Bible Commentaries

John Dummelow's Commentary

Job 12

Clinging to a Counterfeit Cross
Verses 1-25


Job's Third Speech (Job 12-14)

The friends have said God is wise and mighty. Job replies, 'I know that as well as you. You infer that He is also righteous, but experience shows that His power and wisdom are directed to unrighteous ends.' But it is with God rather than with them that he wishes to argue, and come what may he will utter all he feels. He challenges God to name his sins, presses man's hopeless destiny as a reason for God's pity, longs that God might shelter him out of reach of His anger, till it has passed away, and then renew His communion with him, but closes again on the note of man's hopeless fate. The thought that God might take Job's part against Himself here comes to expression.

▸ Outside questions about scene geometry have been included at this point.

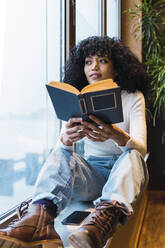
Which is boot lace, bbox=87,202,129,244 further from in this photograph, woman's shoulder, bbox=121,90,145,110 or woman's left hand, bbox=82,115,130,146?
Answer: woman's shoulder, bbox=121,90,145,110

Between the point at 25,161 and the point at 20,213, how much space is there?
434mm

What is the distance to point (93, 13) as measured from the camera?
2.31 m

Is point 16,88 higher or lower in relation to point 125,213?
higher

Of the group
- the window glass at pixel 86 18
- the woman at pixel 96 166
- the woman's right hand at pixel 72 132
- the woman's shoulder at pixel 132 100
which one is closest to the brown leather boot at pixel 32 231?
the woman at pixel 96 166

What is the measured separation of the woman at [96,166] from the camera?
85 centimetres

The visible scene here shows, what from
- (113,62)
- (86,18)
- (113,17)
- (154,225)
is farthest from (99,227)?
(113,17)

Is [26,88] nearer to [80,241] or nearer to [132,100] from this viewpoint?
[132,100]

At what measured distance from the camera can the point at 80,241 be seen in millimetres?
800

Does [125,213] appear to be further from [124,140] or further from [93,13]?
[93,13]

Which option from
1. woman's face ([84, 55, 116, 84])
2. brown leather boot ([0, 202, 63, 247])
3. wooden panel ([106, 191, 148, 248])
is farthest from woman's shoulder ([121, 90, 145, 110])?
brown leather boot ([0, 202, 63, 247])

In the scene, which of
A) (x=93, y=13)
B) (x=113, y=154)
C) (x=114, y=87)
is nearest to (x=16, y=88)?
(x=114, y=87)

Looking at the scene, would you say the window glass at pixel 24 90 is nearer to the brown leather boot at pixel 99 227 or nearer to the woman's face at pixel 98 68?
the woman's face at pixel 98 68

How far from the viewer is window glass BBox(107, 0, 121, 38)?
9.38ft

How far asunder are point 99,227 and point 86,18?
158 centimetres
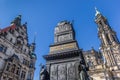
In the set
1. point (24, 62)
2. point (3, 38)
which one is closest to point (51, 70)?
point (3, 38)

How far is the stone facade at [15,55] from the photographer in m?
26.0

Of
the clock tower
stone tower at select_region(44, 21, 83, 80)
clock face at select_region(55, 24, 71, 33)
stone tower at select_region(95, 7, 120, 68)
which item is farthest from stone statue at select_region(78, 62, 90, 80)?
stone tower at select_region(95, 7, 120, 68)

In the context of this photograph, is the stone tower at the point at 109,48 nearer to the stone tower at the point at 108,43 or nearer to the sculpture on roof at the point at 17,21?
the stone tower at the point at 108,43

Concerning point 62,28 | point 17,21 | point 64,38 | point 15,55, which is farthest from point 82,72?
point 17,21

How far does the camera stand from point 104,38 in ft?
146

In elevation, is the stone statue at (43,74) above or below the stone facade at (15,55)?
below

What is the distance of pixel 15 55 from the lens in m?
28.5

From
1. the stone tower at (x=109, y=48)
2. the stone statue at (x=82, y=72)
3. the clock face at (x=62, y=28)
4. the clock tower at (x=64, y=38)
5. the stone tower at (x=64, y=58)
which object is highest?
the stone tower at (x=109, y=48)

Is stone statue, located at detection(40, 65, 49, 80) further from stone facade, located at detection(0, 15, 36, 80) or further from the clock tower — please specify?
stone facade, located at detection(0, 15, 36, 80)

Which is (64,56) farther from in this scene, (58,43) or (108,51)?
(108,51)

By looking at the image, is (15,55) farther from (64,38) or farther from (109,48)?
(109,48)

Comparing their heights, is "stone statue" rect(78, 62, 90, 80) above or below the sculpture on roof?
below

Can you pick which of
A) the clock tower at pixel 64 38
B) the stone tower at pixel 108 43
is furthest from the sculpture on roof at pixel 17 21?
the stone tower at pixel 108 43

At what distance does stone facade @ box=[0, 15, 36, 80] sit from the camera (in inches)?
1026
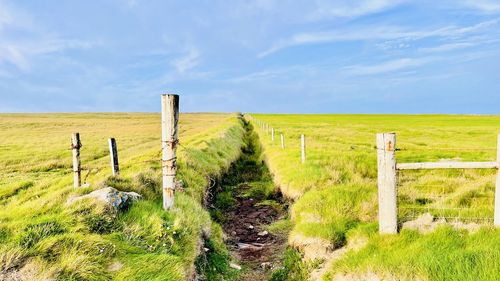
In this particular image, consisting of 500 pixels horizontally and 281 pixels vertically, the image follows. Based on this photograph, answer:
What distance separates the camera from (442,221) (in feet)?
23.1

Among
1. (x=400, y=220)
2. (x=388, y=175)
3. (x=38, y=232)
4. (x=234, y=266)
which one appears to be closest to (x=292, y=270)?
(x=234, y=266)

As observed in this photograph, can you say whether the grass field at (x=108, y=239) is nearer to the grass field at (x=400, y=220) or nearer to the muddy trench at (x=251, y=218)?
the muddy trench at (x=251, y=218)

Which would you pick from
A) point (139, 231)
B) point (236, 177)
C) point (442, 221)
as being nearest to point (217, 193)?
point (236, 177)

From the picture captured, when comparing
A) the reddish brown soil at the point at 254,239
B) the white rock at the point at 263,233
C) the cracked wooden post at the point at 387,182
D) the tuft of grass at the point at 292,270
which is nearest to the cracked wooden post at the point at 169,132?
the reddish brown soil at the point at 254,239

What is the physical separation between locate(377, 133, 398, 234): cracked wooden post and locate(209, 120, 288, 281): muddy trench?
2629 mm

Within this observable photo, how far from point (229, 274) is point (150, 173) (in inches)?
161

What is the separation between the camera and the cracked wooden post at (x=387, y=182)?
6828 mm

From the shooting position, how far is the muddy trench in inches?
342

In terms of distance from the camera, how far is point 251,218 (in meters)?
12.4

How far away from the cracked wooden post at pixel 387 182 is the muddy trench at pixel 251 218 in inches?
104

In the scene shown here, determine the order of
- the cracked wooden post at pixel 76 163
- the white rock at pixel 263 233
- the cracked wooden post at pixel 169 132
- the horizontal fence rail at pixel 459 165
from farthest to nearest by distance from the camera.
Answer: the white rock at pixel 263 233 → the cracked wooden post at pixel 76 163 → the cracked wooden post at pixel 169 132 → the horizontal fence rail at pixel 459 165

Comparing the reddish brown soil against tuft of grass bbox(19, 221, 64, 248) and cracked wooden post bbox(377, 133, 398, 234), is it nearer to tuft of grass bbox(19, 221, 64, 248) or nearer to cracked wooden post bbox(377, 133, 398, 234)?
cracked wooden post bbox(377, 133, 398, 234)

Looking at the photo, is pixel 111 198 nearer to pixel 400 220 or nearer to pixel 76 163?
pixel 76 163

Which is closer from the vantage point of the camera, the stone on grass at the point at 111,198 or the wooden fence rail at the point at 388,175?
the wooden fence rail at the point at 388,175
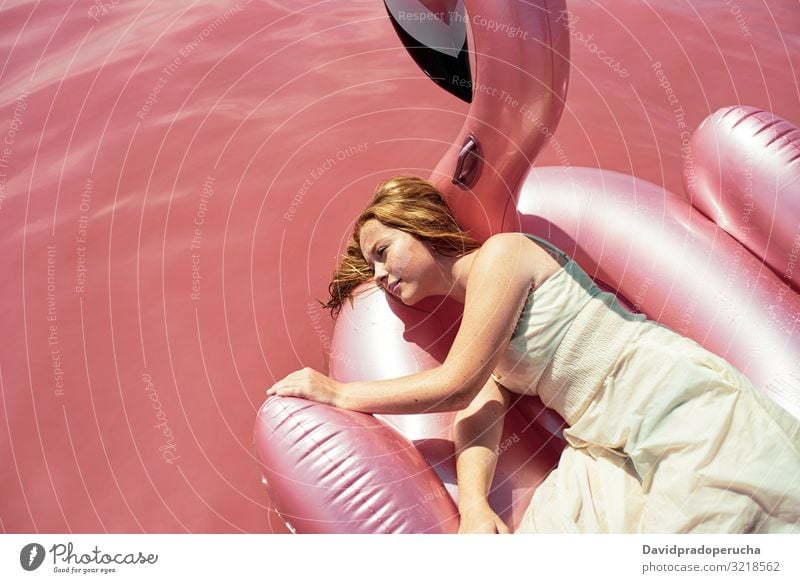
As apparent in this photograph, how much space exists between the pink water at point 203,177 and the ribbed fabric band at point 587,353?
603 millimetres

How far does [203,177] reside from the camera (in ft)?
7.38

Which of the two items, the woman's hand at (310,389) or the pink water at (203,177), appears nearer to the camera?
the woman's hand at (310,389)

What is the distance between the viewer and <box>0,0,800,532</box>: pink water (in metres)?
1.74

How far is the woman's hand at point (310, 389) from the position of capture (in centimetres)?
133

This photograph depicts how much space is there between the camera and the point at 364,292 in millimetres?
1623

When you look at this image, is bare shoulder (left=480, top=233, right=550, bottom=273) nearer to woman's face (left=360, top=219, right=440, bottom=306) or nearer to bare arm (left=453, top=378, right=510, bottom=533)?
woman's face (left=360, top=219, right=440, bottom=306)

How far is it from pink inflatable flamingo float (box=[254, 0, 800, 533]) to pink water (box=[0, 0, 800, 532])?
0.26m

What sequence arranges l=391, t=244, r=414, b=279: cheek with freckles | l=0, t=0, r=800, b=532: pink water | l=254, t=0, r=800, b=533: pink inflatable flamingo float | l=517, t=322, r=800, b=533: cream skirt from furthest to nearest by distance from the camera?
l=0, t=0, r=800, b=532: pink water, l=391, t=244, r=414, b=279: cheek with freckles, l=254, t=0, r=800, b=533: pink inflatable flamingo float, l=517, t=322, r=800, b=533: cream skirt

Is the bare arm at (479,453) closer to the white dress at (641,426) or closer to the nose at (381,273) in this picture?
the white dress at (641,426)

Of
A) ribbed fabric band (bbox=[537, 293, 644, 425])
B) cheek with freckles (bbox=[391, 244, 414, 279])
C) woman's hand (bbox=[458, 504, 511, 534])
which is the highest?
cheek with freckles (bbox=[391, 244, 414, 279])

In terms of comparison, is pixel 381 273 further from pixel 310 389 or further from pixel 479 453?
pixel 479 453

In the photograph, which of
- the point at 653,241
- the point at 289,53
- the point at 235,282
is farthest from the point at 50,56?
the point at 653,241
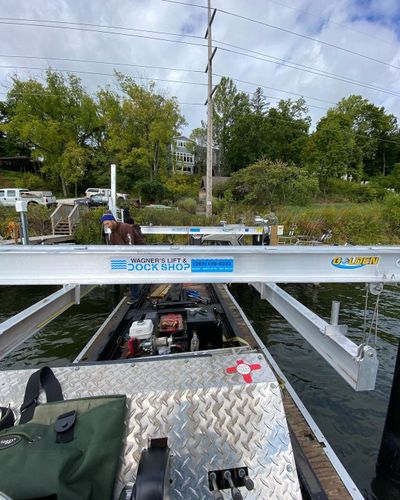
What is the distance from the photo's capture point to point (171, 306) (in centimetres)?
411

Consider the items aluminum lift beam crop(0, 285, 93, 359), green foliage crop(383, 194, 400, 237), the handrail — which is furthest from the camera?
green foliage crop(383, 194, 400, 237)

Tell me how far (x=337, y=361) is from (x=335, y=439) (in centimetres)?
254

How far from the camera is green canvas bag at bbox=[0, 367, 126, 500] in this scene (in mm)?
936

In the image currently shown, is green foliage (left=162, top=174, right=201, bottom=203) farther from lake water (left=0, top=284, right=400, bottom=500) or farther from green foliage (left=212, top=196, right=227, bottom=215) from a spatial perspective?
lake water (left=0, top=284, right=400, bottom=500)

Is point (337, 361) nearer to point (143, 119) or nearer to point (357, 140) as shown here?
point (143, 119)

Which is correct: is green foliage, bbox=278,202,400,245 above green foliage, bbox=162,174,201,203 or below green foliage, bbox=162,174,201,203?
below

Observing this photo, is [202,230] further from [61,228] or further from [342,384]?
[61,228]

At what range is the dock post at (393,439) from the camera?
2.49m

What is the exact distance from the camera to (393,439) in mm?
2559

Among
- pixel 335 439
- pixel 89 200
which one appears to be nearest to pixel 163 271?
pixel 335 439

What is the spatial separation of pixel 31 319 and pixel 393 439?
11.4 feet

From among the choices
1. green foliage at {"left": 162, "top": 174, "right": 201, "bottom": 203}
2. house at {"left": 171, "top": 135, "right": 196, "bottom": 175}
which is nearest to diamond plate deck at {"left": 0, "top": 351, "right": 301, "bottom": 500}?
green foliage at {"left": 162, "top": 174, "right": 201, "bottom": 203}

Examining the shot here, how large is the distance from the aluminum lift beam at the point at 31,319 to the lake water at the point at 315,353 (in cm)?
311

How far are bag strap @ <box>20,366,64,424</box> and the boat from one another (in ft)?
0.31
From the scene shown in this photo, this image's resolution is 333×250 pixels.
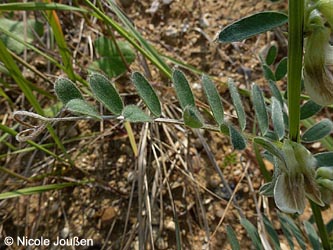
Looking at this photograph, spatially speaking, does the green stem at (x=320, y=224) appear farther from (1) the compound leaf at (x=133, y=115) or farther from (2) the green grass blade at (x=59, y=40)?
(2) the green grass blade at (x=59, y=40)

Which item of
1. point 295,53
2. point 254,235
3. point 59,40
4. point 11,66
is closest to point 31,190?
point 11,66

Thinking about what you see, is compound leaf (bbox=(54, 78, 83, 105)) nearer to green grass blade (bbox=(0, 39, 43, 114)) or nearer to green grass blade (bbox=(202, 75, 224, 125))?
green grass blade (bbox=(202, 75, 224, 125))

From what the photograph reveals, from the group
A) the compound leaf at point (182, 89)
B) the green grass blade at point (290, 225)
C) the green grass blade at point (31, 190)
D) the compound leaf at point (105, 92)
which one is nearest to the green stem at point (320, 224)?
the green grass blade at point (290, 225)

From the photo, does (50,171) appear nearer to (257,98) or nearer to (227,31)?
(257,98)

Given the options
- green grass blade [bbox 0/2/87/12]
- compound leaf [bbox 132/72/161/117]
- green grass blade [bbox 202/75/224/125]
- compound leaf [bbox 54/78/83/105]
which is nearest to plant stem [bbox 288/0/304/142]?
green grass blade [bbox 202/75/224/125]

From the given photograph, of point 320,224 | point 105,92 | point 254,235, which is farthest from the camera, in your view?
point 254,235

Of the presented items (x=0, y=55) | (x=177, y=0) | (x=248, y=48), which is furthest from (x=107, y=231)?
(x=177, y=0)

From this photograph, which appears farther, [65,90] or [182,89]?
[182,89]

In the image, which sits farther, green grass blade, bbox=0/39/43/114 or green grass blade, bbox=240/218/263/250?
green grass blade, bbox=0/39/43/114

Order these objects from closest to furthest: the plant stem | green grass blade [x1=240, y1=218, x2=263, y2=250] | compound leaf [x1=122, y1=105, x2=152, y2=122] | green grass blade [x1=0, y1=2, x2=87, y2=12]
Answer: the plant stem, compound leaf [x1=122, y1=105, x2=152, y2=122], green grass blade [x1=240, y1=218, x2=263, y2=250], green grass blade [x1=0, y1=2, x2=87, y2=12]

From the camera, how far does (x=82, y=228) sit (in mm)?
1682

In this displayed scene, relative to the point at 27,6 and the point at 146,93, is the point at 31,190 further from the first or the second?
the point at 146,93

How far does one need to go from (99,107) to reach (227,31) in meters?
1.11

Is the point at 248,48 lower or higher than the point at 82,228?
higher
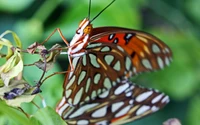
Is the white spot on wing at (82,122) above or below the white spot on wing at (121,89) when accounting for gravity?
below

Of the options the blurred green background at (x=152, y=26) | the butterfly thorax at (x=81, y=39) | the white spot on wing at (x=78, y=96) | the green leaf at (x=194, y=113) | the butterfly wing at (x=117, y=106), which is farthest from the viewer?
the green leaf at (x=194, y=113)

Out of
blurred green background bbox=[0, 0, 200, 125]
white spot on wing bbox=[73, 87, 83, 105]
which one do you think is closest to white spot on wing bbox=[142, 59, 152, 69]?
white spot on wing bbox=[73, 87, 83, 105]

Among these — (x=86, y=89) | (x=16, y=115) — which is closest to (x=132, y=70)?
(x=86, y=89)

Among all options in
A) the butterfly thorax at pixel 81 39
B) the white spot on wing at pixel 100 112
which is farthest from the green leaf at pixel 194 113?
the butterfly thorax at pixel 81 39

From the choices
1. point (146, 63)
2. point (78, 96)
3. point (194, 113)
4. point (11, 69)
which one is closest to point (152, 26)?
point (194, 113)

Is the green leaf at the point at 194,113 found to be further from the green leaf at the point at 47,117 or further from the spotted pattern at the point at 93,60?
the green leaf at the point at 47,117
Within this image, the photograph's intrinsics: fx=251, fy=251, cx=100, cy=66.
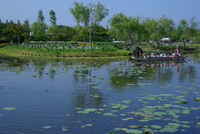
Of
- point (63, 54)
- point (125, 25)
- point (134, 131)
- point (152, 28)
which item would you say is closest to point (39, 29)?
point (152, 28)

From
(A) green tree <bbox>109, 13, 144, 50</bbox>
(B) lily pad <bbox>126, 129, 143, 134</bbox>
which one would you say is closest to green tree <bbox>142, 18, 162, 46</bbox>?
(A) green tree <bbox>109, 13, 144, 50</bbox>

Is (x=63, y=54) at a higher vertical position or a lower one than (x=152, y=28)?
lower

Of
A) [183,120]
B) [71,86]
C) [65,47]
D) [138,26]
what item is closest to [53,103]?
[71,86]

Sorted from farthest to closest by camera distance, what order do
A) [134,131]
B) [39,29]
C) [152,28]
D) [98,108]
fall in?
[39,29], [152,28], [98,108], [134,131]

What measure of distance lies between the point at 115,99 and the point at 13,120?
17.8 feet

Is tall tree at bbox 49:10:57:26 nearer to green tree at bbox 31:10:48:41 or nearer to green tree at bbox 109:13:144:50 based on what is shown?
green tree at bbox 31:10:48:41

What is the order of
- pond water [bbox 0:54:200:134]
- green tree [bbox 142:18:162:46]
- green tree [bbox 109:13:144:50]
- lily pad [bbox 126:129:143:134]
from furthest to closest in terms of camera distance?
1. green tree [bbox 142:18:162:46]
2. green tree [bbox 109:13:144:50]
3. pond water [bbox 0:54:200:134]
4. lily pad [bbox 126:129:143:134]

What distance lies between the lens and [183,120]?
9.88m

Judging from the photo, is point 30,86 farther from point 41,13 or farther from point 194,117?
point 41,13

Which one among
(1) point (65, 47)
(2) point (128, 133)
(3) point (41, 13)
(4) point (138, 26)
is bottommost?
(2) point (128, 133)

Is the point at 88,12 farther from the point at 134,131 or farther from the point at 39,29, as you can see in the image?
the point at 39,29

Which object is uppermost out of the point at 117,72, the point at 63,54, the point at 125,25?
the point at 125,25

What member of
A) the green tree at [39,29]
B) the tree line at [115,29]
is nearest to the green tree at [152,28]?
the tree line at [115,29]

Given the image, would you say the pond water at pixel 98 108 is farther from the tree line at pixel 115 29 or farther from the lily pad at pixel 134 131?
the tree line at pixel 115 29
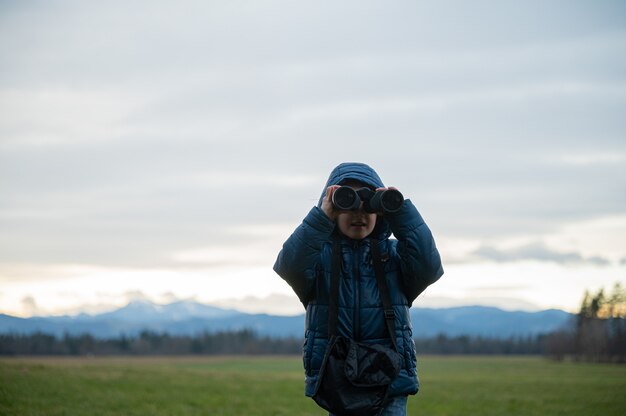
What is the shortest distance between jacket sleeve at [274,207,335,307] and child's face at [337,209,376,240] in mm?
136

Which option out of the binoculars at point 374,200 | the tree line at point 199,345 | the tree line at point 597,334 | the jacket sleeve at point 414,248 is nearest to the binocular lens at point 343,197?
the binoculars at point 374,200

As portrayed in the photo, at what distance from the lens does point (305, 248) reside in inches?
174

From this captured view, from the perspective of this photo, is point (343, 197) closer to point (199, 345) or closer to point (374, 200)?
point (374, 200)

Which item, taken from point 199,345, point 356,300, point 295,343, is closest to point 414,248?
point 356,300

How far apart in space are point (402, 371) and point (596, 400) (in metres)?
23.8

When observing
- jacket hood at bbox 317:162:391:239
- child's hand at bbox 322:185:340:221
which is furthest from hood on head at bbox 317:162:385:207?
child's hand at bbox 322:185:340:221

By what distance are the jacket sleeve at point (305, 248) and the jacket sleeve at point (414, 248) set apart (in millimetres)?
399

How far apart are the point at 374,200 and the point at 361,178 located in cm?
30

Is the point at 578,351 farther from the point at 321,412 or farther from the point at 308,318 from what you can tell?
the point at 308,318

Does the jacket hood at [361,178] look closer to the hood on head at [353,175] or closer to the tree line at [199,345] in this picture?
the hood on head at [353,175]

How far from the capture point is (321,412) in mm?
16984

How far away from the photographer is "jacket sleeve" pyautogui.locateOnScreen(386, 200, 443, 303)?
444 cm

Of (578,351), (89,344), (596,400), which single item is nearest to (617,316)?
(578,351)

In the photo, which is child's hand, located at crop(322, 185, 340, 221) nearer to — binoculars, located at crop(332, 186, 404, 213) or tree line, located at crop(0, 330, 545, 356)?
binoculars, located at crop(332, 186, 404, 213)
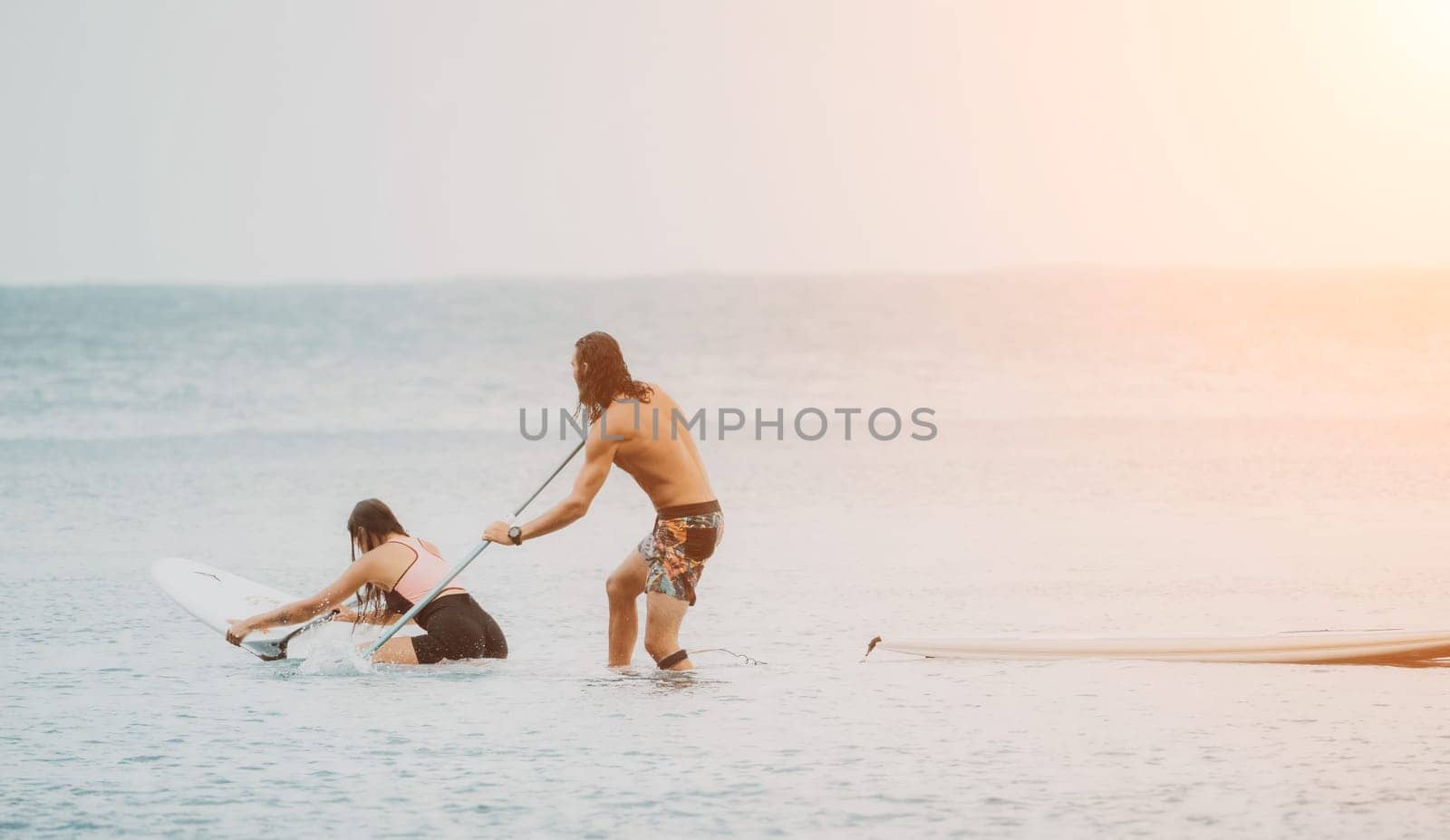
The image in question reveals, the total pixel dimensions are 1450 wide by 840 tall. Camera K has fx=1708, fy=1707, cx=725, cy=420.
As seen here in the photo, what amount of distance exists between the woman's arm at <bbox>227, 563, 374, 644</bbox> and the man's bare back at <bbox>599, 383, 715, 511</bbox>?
1080 millimetres

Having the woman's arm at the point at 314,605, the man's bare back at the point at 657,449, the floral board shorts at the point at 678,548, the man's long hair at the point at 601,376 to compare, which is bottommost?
the woman's arm at the point at 314,605

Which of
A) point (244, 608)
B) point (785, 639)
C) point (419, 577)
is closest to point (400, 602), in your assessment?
point (419, 577)

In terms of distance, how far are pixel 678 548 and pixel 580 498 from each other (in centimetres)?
37

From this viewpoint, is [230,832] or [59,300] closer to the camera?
[230,832]

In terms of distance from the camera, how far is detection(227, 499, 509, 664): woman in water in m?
6.08

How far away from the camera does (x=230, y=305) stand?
2041 inches

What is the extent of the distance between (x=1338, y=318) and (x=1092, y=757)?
1573 inches

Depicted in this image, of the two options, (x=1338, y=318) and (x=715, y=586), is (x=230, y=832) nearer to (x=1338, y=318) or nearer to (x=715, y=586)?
(x=715, y=586)

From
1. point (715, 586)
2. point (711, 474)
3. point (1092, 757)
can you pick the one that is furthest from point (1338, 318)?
point (1092, 757)

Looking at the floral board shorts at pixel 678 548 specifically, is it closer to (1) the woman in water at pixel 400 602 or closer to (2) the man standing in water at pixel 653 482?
(2) the man standing in water at pixel 653 482

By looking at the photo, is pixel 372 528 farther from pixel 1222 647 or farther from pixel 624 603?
pixel 1222 647

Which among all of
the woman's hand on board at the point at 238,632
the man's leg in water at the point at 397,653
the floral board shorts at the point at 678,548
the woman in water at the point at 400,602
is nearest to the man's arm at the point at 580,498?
the floral board shorts at the point at 678,548

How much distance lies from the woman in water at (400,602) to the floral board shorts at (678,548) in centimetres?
80

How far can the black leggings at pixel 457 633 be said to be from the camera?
Answer: 239 inches
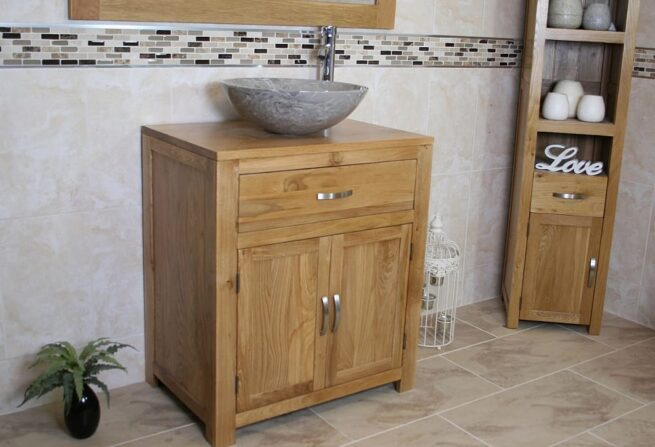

1-12. Job sarcastically praises the wisdom of the friends, which, however, is not greater than his own, or indeed than any one may learn from God's creation and government of the world. It is easy to mock one who is down: yet the prosperity of the wicked is a fact as patent as the wisdom and power of God.

2. A sarcastic allusion to the omniscience of the friends: Ye are the people the only wise ones.

4. Who calleth] RV 'A man that called.' Job complains that he, a servant of God, has become the subject of mockery.

5. RV 'In the thought of him that is at ease there is contempt for misfortune; it is ready for them whose foot slippeth.' An allusion to the way his friends treat him now that he is in trouble. How easy to despise the man who is down! 6. The wicked, on the other hand, seem to fare better than the good. Into whose hand, etc] Another rendering is, 'Who bears (his) god in his hand'; i.e. who regards his sword as his god: cp. Habakkuk 1:11-16.

7. Even the animals know the commonplaces that constitute the friends' stock of wisdom.

9. In all these] among all these creatures. The lord] see on Job 1:21. Hath wrought this] i.e. orders all things.

11, 12. 'I test your arguments as the palate tests its food; the aged are not necessarily wise.'

11. And the mouth, etc.] RV 'Even as the palate tasteth its meat.'

12. RM 'With aged men, ye say, is wisdom.' Job is not stating his own views.

13-25. With God are wisdom and might, no one can reverse His actions. The mightiest are overthrown by Him, and He takes away the understanding of the wise.

13. With him] viz. God. Absolute power and wisdom are inherent in God, not acquired by pains and years as man acquires such power and wisdom as he possesses.

14. The impotence of man in the hands of the Almighty.

Shutteth up a man] e.g. in prison.

16. Are his] exist by His permission.

17. Perhaps the original text meant 'He sends mad counsellors.'

18. God sets kings free, or imprisons them according to His will.

19. Princes] RV 'priests.' Perhaps, 'He sends mad priests and perverts the mighty.'

22. 'The v. means that God through His wisdom sees into the profoundest and darkest deeps, and brings what is hidden to light' (Davidson).

23. Straiteneth them again] RM 'leadeth them away into captivity.'

24. Wilderness] The Heb. is used of the primeval chaos of Genesis 1:2.